Frank O’Halloran has typically focused not on the group’s loss for the year but on the hopefully brighter future.“The full benefit from the recent premium rate increases is expected to flow through to earnings in the second half of 2002 and in 2003.”QBE’s CEO said the company remains on track to record a gross written premium of $7.4 billion (compared to $6.79 billion last year) and an insurance margin of between 6% and 6.5%.

Cashflow from operations for the half-year was very strong at $455 million, compared with $110 million for the corresponding period last year.

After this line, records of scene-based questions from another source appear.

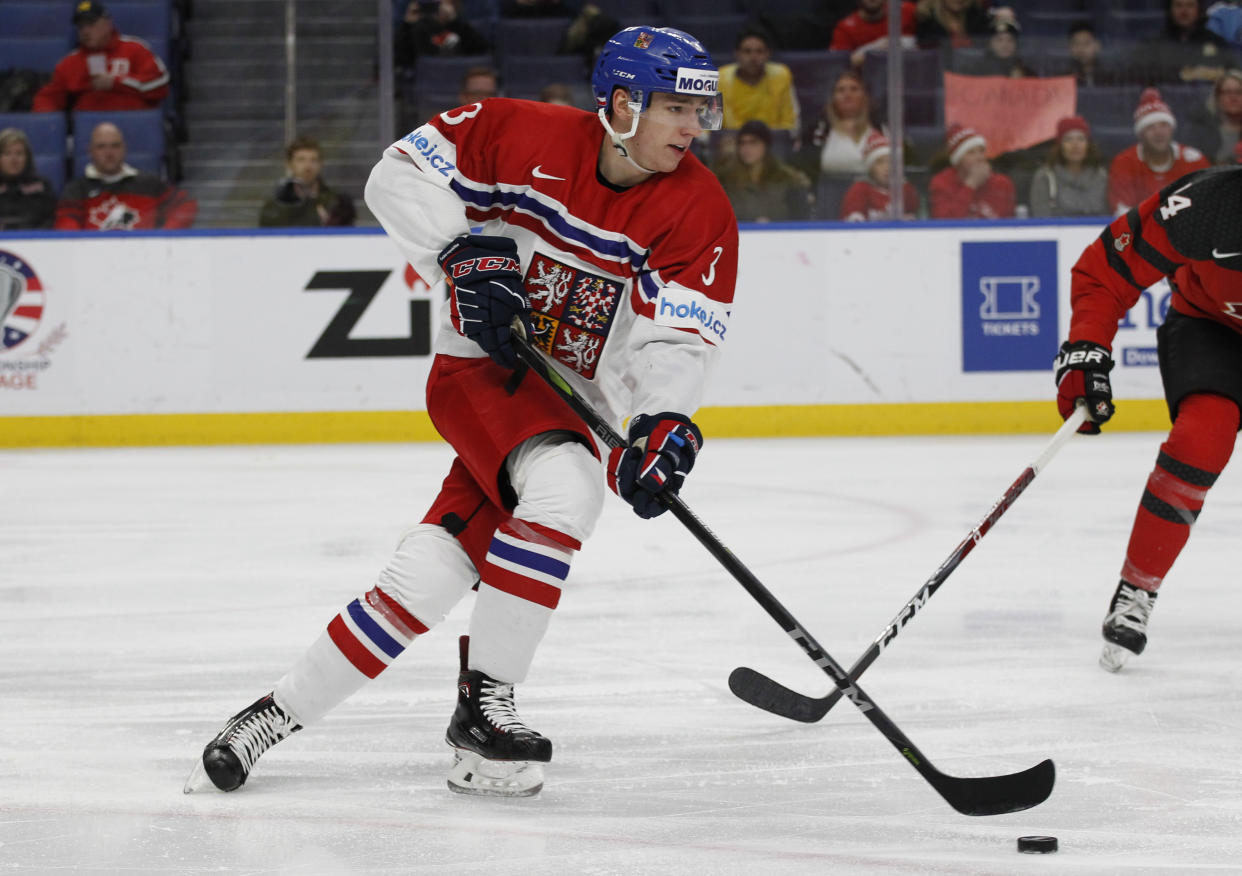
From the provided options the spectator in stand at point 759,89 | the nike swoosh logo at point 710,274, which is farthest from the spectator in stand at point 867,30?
the nike swoosh logo at point 710,274

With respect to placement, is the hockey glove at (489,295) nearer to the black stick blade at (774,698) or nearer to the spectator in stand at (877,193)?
the black stick blade at (774,698)

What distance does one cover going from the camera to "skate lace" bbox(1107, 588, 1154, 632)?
2921mm

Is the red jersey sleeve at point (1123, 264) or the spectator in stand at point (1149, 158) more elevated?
the red jersey sleeve at point (1123, 264)

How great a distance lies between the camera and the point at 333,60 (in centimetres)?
679

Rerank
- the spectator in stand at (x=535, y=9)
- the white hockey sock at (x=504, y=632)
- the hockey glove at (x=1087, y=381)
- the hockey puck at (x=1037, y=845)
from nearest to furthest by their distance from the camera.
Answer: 1. the hockey puck at (x=1037, y=845)
2. the white hockey sock at (x=504, y=632)
3. the hockey glove at (x=1087, y=381)
4. the spectator in stand at (x=535, y=9)

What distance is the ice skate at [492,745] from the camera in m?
2.20

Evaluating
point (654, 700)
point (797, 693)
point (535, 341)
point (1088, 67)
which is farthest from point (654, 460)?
point (1088, 67)

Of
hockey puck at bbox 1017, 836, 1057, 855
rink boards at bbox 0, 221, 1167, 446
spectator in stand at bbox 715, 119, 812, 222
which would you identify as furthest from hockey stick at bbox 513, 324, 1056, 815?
spectator in stand at bbox 715, 119, 812, 222

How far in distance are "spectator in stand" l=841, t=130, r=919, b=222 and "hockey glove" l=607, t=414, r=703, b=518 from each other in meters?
4.78

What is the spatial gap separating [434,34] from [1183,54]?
3069mm

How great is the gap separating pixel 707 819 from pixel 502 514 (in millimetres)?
516

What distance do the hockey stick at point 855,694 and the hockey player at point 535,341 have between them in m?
0.03

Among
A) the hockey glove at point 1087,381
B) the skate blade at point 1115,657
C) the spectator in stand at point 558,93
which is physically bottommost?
the skate blade at point 1115,657

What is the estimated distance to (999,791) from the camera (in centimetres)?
207
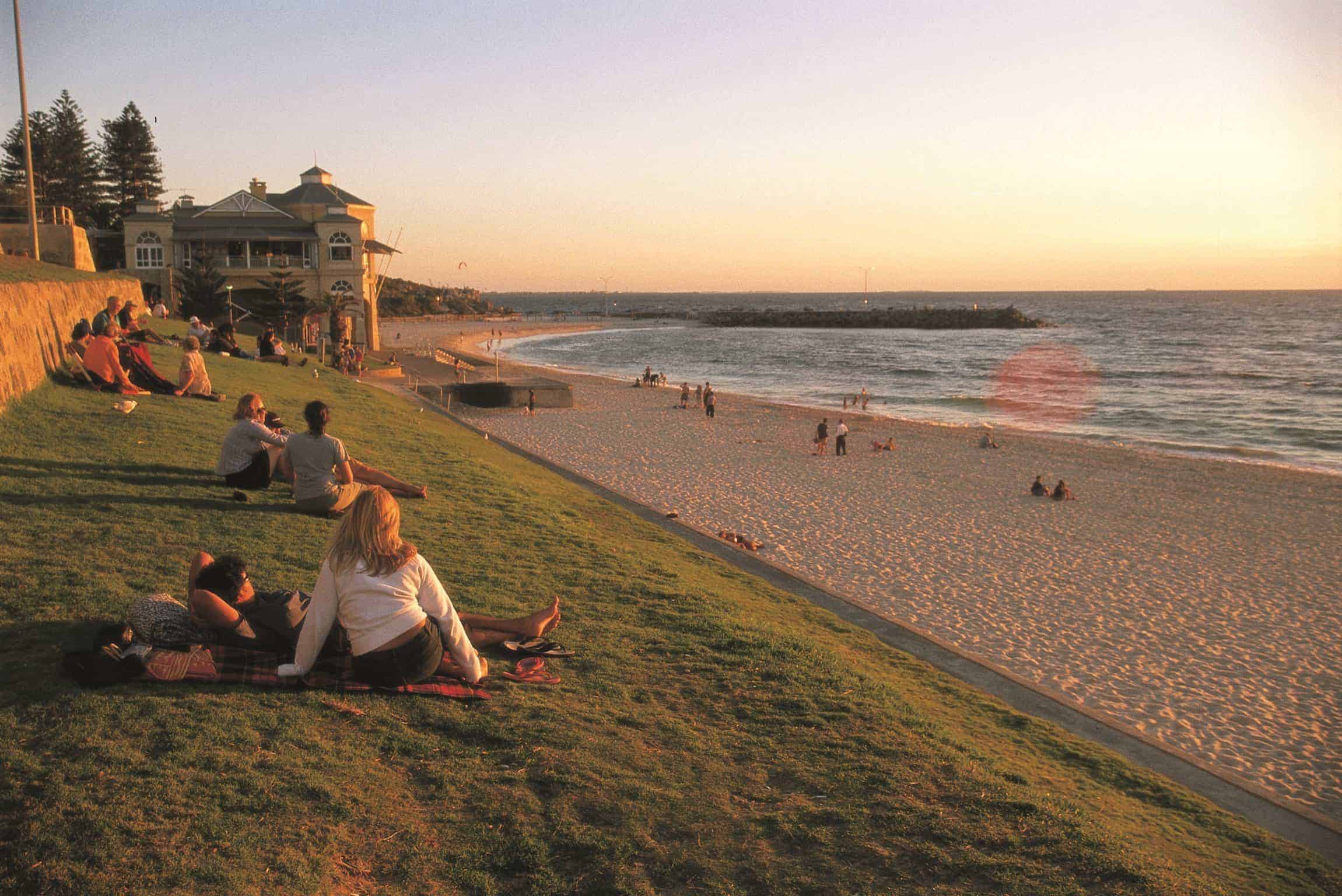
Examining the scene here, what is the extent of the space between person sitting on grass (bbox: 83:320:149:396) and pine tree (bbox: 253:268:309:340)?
2721 cm

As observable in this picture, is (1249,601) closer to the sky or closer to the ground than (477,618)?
closer to the ground

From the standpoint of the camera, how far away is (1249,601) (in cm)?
1268

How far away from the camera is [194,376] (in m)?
13.7

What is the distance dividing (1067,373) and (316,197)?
5005cm

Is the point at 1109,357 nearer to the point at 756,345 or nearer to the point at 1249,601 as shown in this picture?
the point at 756,345

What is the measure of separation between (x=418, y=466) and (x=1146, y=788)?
10281mm

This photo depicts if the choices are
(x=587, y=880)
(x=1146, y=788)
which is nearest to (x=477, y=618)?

Gross earned premium was also up 15% to $3.5 billion, while net earned premium increased 18% to $2.7 billion.

Claiming a combined operating ratio that improved to 99% from 102.2% in 2000/01, QBE said that the improvement reflects the elimination of unprofitable business over the past two years, premium rate increases averaging more than 20% across the group and lower-than-expected claims experience in the first half.

“Our focus on profitability has been rewarded with improved insurance results for all divisions,” Mr O'Halloran said.

He is “very pleased” with the performance of the company’s Australian, Asia-Pacific and Lloyd’s operations, which each produced underwriting profits and exceeded the group’s projected insurance profit targets.

“The actions we have taken over the past 18 months to concentrate our insurance business in areas that are most likely to produce targeted margins, and the significant improvement in market conditions, give us a high degree of confidence that we will produce increased returns for our shareholders,” Mr O’Halloran said.